«Nur wenige Risikokapitalgesellschaften sind bereit, in Biotech Start-ups zu investieren»

Senior Investment Advisor Private Equity
Bellevue Asset Management AG, Küsnacht ZH
bellevue.ch
24.05.2018
Herr Dr. Münchbach, was ist die Ausgangslage für die Lancierung einer Risikokapitalgesellschaft für Biotech-Unternehmen in der Schweiz?
Die Schweiz ist bekannt für innovative Biotech-Unternehmen und ein weltweiter Dreh- und Angelpunkt für Forschung und Innovation. Dies ist auf verschiedene Erfolgsfaktoren zurückzuführen: Talentpool, öffentliche Forschungsförderung und Präsenz grosser Pharmaunternehmen und führende wissenschaftliche Einrichtungen.

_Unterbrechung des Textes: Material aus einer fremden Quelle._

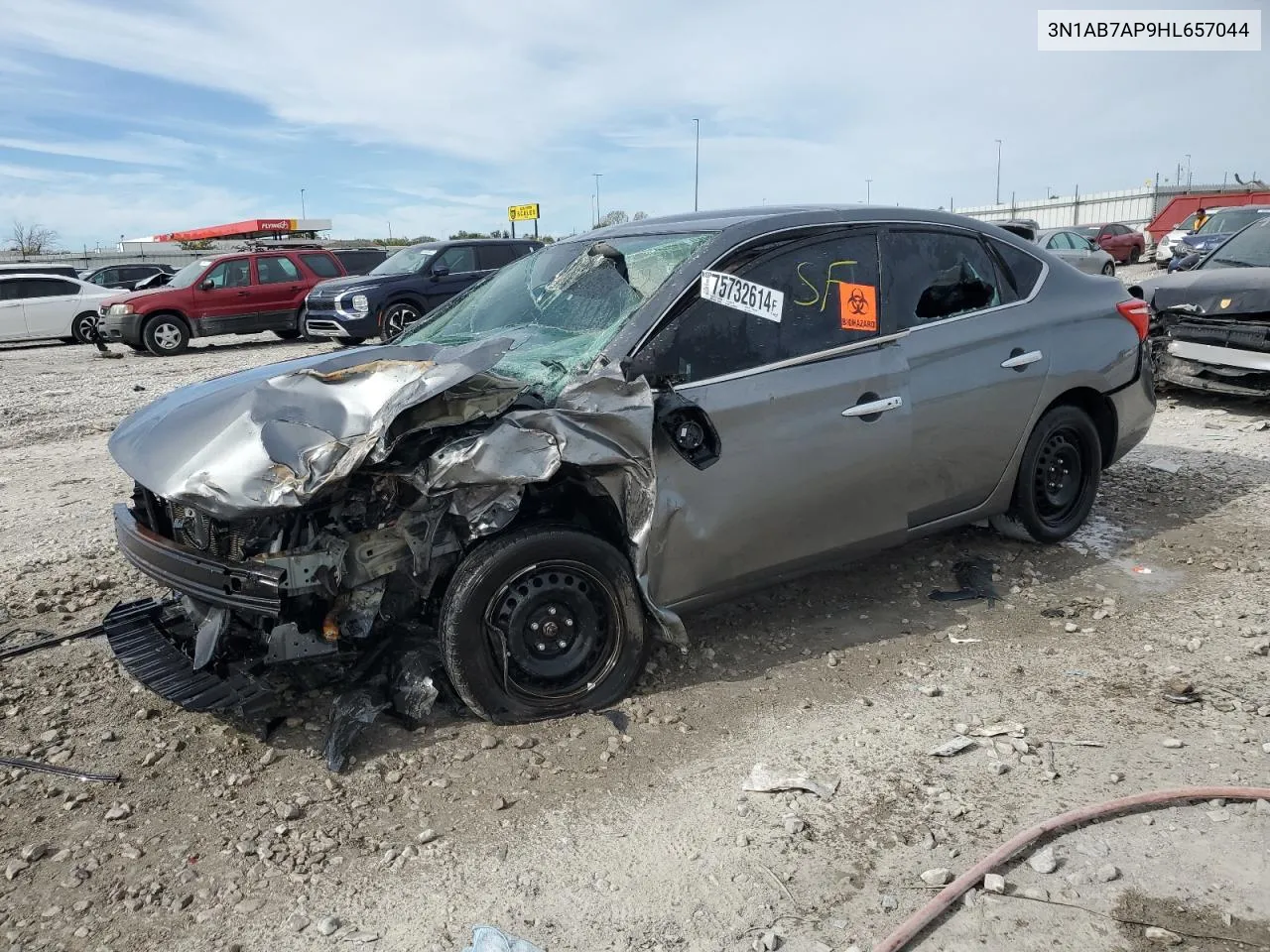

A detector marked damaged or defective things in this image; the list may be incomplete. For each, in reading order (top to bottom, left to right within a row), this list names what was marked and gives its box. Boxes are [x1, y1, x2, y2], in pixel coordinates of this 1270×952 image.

shattered windshield [370, 246, 437, 275]
shattered windshield [396, 230, 715, 391]
crumpled hood [1137, 269, 1270, 320]
shattered windshield [1199, 219, 1270, 270]
torn metal panel [109, 340, 513, 523]
crumpled hood [110, 340, 515, 523]
torn metal panel [424, 365, 686, 650]
wrecked silver sedan [103, 205, 1158, 767]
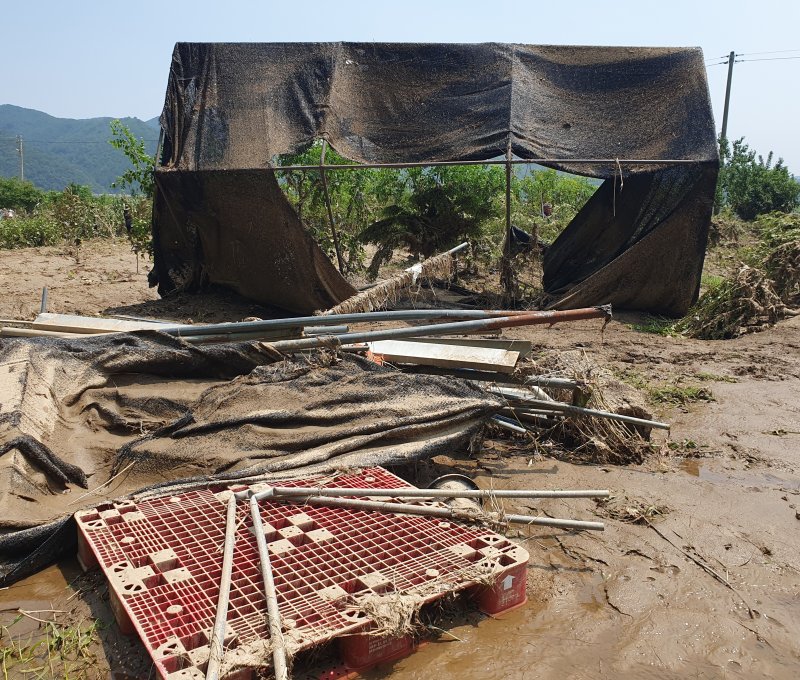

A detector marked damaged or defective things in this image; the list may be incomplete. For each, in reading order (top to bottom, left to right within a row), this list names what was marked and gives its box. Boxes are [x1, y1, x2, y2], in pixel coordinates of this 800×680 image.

torn shade net [152, 43, 720, 314]
torn shade net [0, 334, 500, 584]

Die Kapitalverfügbarkeit für Investitionen in Schweizer Biotech-Start-ups ist jedoch eingeschränkt, trotz des vielen Kapitals in der Schweiz. Institutionelles Venture Capital spielt für das Wachstum solcher Unternehmen eine grundlegende Rolle, um weitere Mittel aus dem Ausland anzuziehen oder einen späteren Börsengang zu ermöglichen. Derzeit nehmen viele institutionelle Anleger das Risiko von Investitionen in Venture Capital jedoch nicht mehr in Kauf. Folglich gibt es nur wenige Risikokapitalgesellschaften in der Schweiz, die bereit sind, in junge Forschungsunternehmen für innovative Arzneimittel zu investieren.
Warum ist das so?
Die Biotech-Branche schreckt aufgrund ihrer Komplexität viele institutionelle Investoren ab. Und obwohl weit mehr als jedes zweite Unternehmen es schafft und für seine Investoren attraktive Renditen erwirtschaftet, wird Biotech noch immer als äusserst riskante Branche wahrgenommen.

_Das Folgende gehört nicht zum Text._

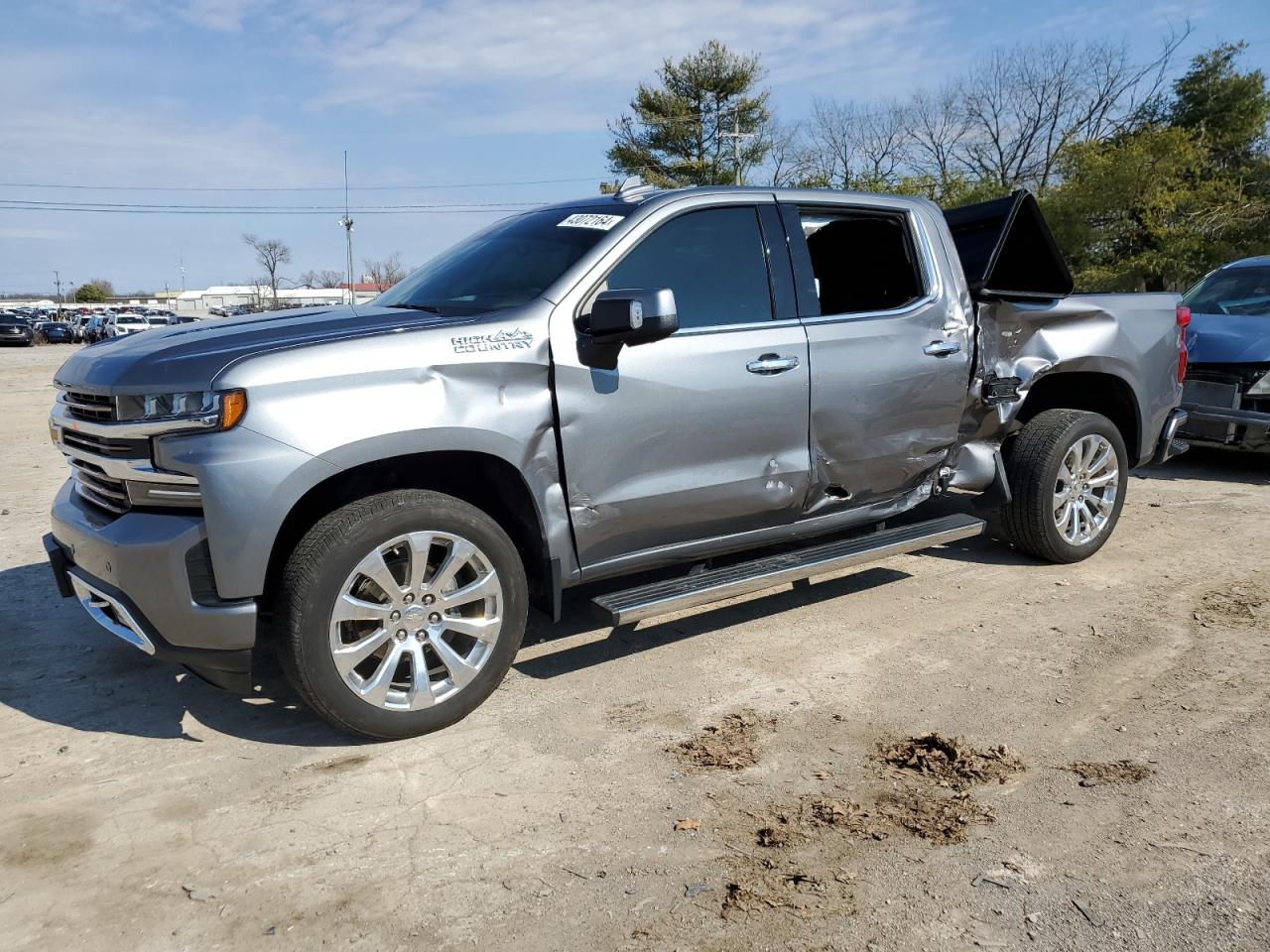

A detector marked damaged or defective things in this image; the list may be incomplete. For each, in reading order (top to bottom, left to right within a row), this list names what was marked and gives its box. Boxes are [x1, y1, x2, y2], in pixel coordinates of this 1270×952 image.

damaged car in background [45, 182, 1183, 741]
damaged car in background [1178, 255, 1270, 451]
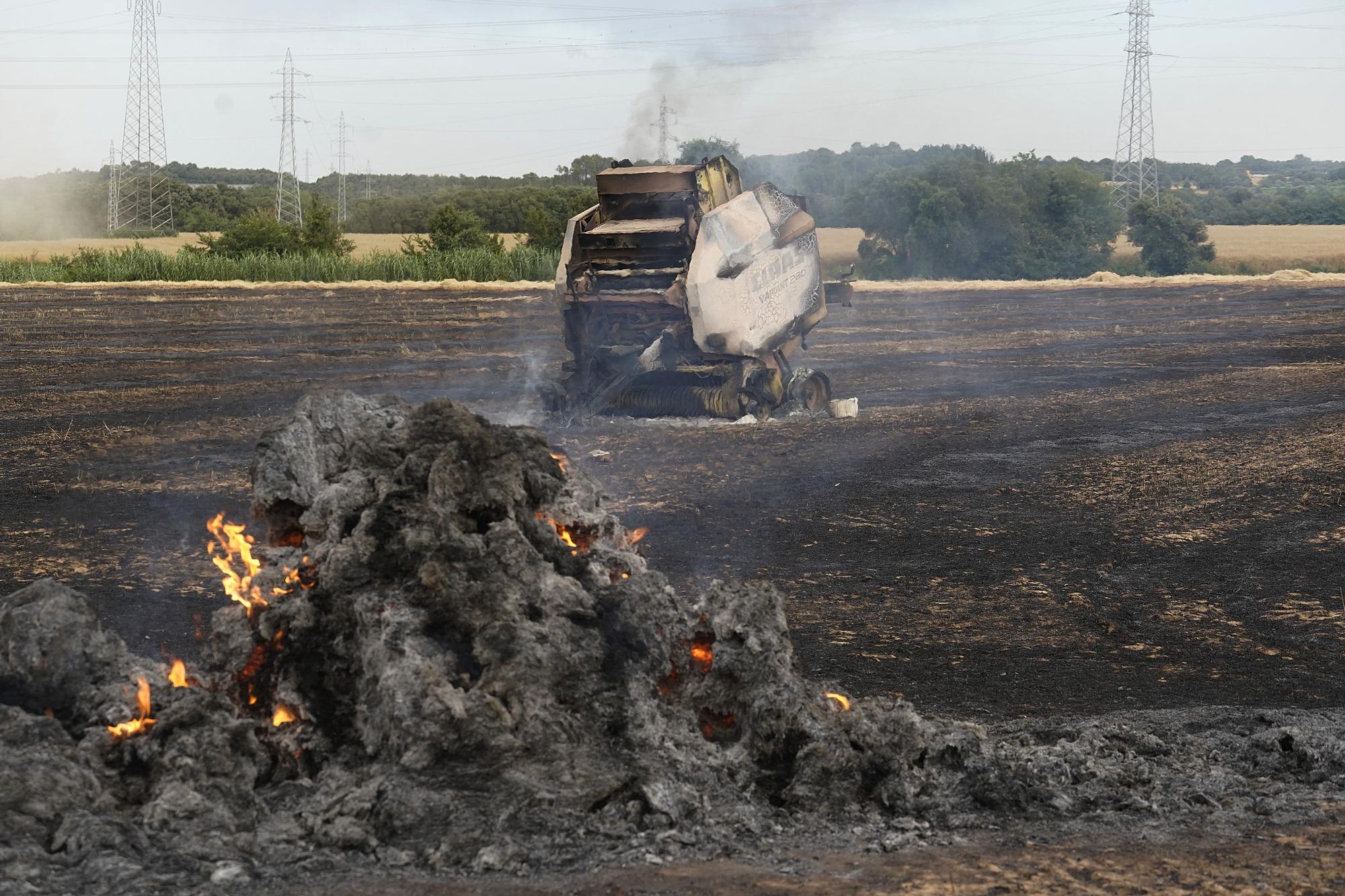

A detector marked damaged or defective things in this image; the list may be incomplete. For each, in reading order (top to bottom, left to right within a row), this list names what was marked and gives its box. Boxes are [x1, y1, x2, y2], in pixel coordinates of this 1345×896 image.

burned baler machine [546, 155, 839, 419]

Und wie wollen Sie dem entgegenwirken?
Bellevue blickt auf eine lange Tradition als Anleger im Gesundheitssektor zurück. Seit 1993 hat Bellevue in mehr als 80 private Healthcare-Unternehmen über verschiedene Anlageprodukte investiert. Vor kurzem haben wir mit der Kapitalbeschaffung für das Anlagevehikel «BB Pureos Bioventures» begonnen, das in 15 bis 20 private innovative Arzneimittelentwicklungsunternehmen in der Schweiz und im Ausland investieren wird. Die Initiative konzentriert sich hauptsächlich auf Unternehmen, die biologische Arzneimittel der nächsten Generation für Indikationen mit hohem medizinischem Bedarf entwickeln.
Können Sie uns dazu ein Beispiel nennen?
Wir haben in der Vergangenheit erfolgreiche Schweizer Unternehmen wie Actelion, Glycart oder Molecular Partners in ihrer Entwicklung begleitet. Heute gibt es junge Unternehmen und Projekte in der Schweiz, die in unseren Augen die Erfolgsgeschichten von morgen schreiben können. Die von uns unterstützten Unternehmen haben neue Arzneimittel für schwere Erkrankungen entwickelt, beispielsweise Gazyva von Glycart, das als erstes den Status eines Therapiedurchbruchs von der amerikanischen FDA erhalten hat. Wir möchten weiterhin in junge Unternehmen investieren, die die Lebensqualität von Patienten entscheidend verbessern.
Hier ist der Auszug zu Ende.